Se trata de una novela eficiente y divertida en la que todos los personajes pasan por una temporada en el infierno que al final les permitirá restaurar un mundo de valores tradicionales: fraternidad, lealtad, resistencia a lo adverso. «La idea de valores tradicionales me incomoda», dice Harbach, y se explica: es una novela en la que el rector de una universidad descubre su sexualidad gay con un estudiante. «La reacción de sus colegas cuando se descubre el escándalo no habría sido igual si se hubiera tratado de una mujer», explica.
Hay en el libro un hilo reflexivo constante sobre los misterios de la amistad masculina, cuenta Harbach, «pero las relaciones son difíciles: un equipo de béisbol es un grupo de hombres que hacen todo juntos todos los días y comunicándose mediante insultos». Le pregunté si él había jugado al béisbol colegial: «No», dijo, «nunca estuve en el equipo de la Universidad» –estudió la licenciatura en Harvard– «pero pasé la infancia en el área del lago Michigan, en los suburbios de Wisconsin y jugar a béisbol era lo que hacían los niños».
Aproveché para preguntar a Chad Harbach si habla español: uno de Los Arponeros insulta a sus amigos con altisonancias muy específicas del norte de México –la única región del país donde la agresividad comercial del fútbol profesional no ha arrasado la belleza lenta y dramática del juego de pelota–. «Solo sé maldecir», me dijo él con la timidez con que los angloparlantes de Nueva York reconocen últimamente que no hablan la lengua que también mueve a la ciudad. «Jugábamos con un montón de niños de inmigrantes». La nueva generación de escritores estadounidenses parece mirar con naturalidad al mundo que, mal que bien, hizo del presidente Obama una figura invencible: al final de la novela, el nuevo rector de la Universidad es mujer y tiene un nombre hispánico.
Y es que tal vez lo más sorprendente de El arte de la defensa sea su retrato de unos Estados Unidos fervientemente liberales en el sentido moral de la palabra; un país que se empieza a sentir capaz de reflejarse mejor en el pensamiento de Henry Thoreau que en el de Ronald Reagan. En la sociedad representada en la novela la tensión racial es anecdótica, la liberación sexual ha sido consumada sin consecuencias, la cultura gay ha obtenido una carta de naturalización indiscutible y la policía, que es la más poderosa de las presencias urbanas cuando menos en Nueva York, brilla por su ausencia.

┄┄┄┄┄┄┄┄┄┄┄┄┄┄┄┄┄┄┄┄

# Qué se pide
**a.** Reproduce literalmente la parte del texto sobre El arte de la defensa que va desde «Y es que tal» hasta «por su ausencia.», ambos incluidos.
**b.** Según el texto sobre El arte de la defensa, ¿en qué universidad estudió Harbach la licenciatura?
**c.** Escribe la continuación del texto sobre El arte de la defensa a partir de su última frase.
El listado siguiente es un material aparte, sin relación con el texto sobre El arte de la defensa.

┄┄┄┄┄┄┄┄┄┄┄┄┄┄┄┄┄┄┄┄

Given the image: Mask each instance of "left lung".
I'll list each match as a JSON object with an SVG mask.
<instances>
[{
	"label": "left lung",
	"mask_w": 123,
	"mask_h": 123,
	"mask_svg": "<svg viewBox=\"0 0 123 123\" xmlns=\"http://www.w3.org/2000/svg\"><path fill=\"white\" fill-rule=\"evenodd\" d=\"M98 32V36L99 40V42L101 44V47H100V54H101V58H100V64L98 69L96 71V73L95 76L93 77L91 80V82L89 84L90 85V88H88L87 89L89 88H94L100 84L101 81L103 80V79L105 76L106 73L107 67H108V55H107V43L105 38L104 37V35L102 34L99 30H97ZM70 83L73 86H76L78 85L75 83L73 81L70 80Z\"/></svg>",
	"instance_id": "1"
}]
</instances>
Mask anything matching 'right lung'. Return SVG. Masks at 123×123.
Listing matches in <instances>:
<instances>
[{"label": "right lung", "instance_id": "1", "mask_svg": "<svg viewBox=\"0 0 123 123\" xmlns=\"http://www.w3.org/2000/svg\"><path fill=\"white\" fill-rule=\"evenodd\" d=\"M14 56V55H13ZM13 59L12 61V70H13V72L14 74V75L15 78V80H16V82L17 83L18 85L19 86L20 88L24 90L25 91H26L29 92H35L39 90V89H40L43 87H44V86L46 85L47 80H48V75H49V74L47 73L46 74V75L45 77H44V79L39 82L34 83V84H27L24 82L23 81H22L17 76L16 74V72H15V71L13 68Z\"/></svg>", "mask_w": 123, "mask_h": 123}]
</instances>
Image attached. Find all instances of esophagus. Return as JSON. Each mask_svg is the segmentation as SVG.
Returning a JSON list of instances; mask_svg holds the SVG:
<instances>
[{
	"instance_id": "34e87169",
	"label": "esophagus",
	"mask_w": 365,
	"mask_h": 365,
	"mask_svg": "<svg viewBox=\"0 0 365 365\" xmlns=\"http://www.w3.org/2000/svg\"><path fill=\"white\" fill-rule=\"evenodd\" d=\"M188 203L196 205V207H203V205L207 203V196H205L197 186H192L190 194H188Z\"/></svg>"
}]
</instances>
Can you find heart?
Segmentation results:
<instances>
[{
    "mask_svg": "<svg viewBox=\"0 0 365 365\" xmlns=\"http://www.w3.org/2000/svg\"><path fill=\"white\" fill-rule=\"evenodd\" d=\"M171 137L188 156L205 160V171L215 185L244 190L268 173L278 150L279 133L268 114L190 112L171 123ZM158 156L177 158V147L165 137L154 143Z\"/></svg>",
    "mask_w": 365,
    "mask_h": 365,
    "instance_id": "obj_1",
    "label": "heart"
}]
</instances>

┄┄┄┄┄┄┄┄┄┄┄┄┄┄┄┄┄┄┄┄

# Respuestas
**a.**
Y es que tal vez lo más sorprendente de El arte de la defensa sea su retrato de unos Estados Unidos fervientemente liberales en el sentido moral de la palabra; un país que se empieza a sentir capaz de reflejarse mejor en el pensamiento de Henry Thoreau que en el de Ronald Reagan. En la sociedad representada en la novela la tensión racial es anecdótica, la liberación sexual ha sido consumada sin consecuencias, la cultura gay ha obtenido una carta de naturalización indiscutible y la policía, que es la más poderosa de las presencias urbanas cuando menos en Nueva York, brilla por su ausencia.

**b.** En Harvard.

**c.**
Preguntado el escritor si esa visión no pecaba de optimismo, contestó: «Así son los pueblos universitarios, comunidades utópicas en las que el mundo de afuera es una amenaza». Entonces llegó un tema en el que pareció sentirse más cómodo: el arte de contar. «Los personajes del libro o están a punto de dejar el cobijo de la escuela o están de regreso buscando su protección. La tensión dramática del libro está en que un mundo horrible los acecha al otro lado de la burbuja en la que sólo importa el béisbol, y ellos lo saben».
Otra cuestión interesante en la conversación fue la demora artesanal de sus construcciones: en la novela se despliegan cuando menos cinco líneas argumentales que van agregando tensión mientras se enredan. ¿Tiene que ver con el hecho de que escribes a mano? Su respuesta tuvo algo de esotérico. «La página de la computadora», dijo, «se puede corregir al infinito. Escribir en pantalla es más que nada una performance en la que los elementos de una historia se recombinan. Si escribes a mano la historia se acumula, está ahí, en el papel: se queda atrás».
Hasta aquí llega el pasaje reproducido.